Demolition of steel mill dashes any hope of revival in Warren
2“It was like, ‘Oh my gosh. What happened?’” Darlene St. George, Howland Township administrator, after a recent tour of the steel mill property where demolition of most of the buildings at the north end made the site look “like a bomb went off.”
“The End of an Era — Legacy of steelmaking comes crashing down in Warren.” — Front-page headline in Sunday’s Vindicator highlighting the fact that after more than a century, an entity that changed the character of the city of Warren and Howland and Warren townships has succumbed to economic realities and is falling victim to the wrecking ball.
The story of what began as Trumbull Steel Co. in 1913 is, in reality, the story of heavy manufacturing in the Mahoning Valley. Steel was king in those heady days when working in the mills after high school was the rule for most blue-collar families.
Trumbull Steel became Republic Steel in 1929, which was subsequently purchased by Jones & Laughlin Steel Corp. J&L evolved into LTV Steel.
Then came the 1980s and the retrenchment of the industry in the Valley.
LTV declared bankruptcy and was reorganized as WCI Steel. The Renco Group bought WCI, which filed for bankruptcy in 2002. Six years later, Severstal SA of Russia bought the mill.
In the aftermath of big steel’s demise in the Valley, the Russian company’s ownership created a major buzz. We, like many in the tri-county area, had high hopes for a revival because Severstal had deep pockets.
However, in 2011, the Russians sold the mill to RG Steel. A year later, RG filed for bankruptcy, and BDM Warren, with Betters as the face of the new ownership, took over.
There was cautious optimism, triggered in large part by Betters’ public pronouncements and his meetings with business and political leaders and steel workers who had lost their jobs. More than 1,000 employees received pink slips.
Fast forward to September 2013 and the filing of paperwork and permit applications to demolish all the property at the 1,200-acre facility. Hope turned to despair.

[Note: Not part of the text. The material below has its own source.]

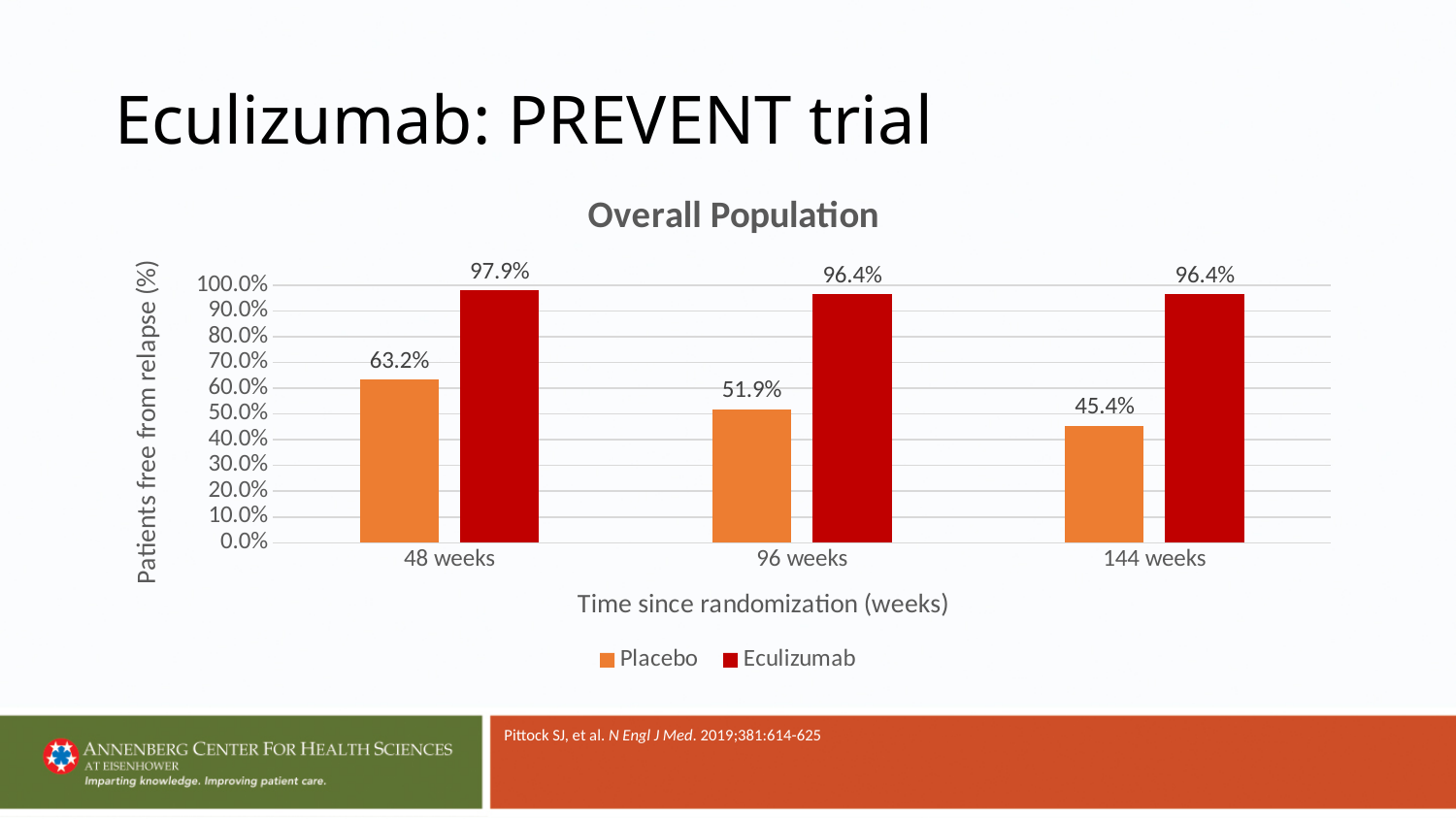
Which is larger at 144 weeks, the Placebo value or the Eculizumab value? Eculizumab What is the value for Placebo at 48 weeks? 63.2% What is the value for Placebo at 144 weeks? 45.4% At which time point is the Placebo value lowest? 144 weeks What kind of chart is shown on the slide? Bar chart What is the difference between the Eculizumab and Placebo values at 48 weeks? 34.7% How many time points are shown on the x axis? 3 What is the value for Eculizumab at 96 weeks? 96.4% What is the difference between the Placebo values at 48 weeks and 96 weeks? 11.3% At which time point is the Eculizumab value highest? 48 weeks Do the Placebo values rise or fall from 48 weeks to 144 weeks? Fall How many series does the legend list? 2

BDM Warren had spent $1 million winterizing the hot mill, but failure to find a buyer put it on the chopping block.
Local government and development officials can only sit back and watch as another chapter of the region’s industrial history comes to a close.
But, that doesn’t mean BDM Warren’s responsibility to the community ends with the tearing down of the mill complex. The company has an obligation to return the site to its original state, so it can be reused without the hindrances that have made the redevelopment of brownfields such a challenge.
All existing and potential environmental barriers to the reuse of the property should be dealt with by the company.
Finally, the Valley must come together to determine the best use for the site and to go after federal and state grants for use in an incentive package.
This region has the ability to lure major private investment, as Vallourec Star’s $1.2 billion state-of-the-art steel-making facility along Route 422 between Youngstown and Girard shows. We just need everyone on the same page.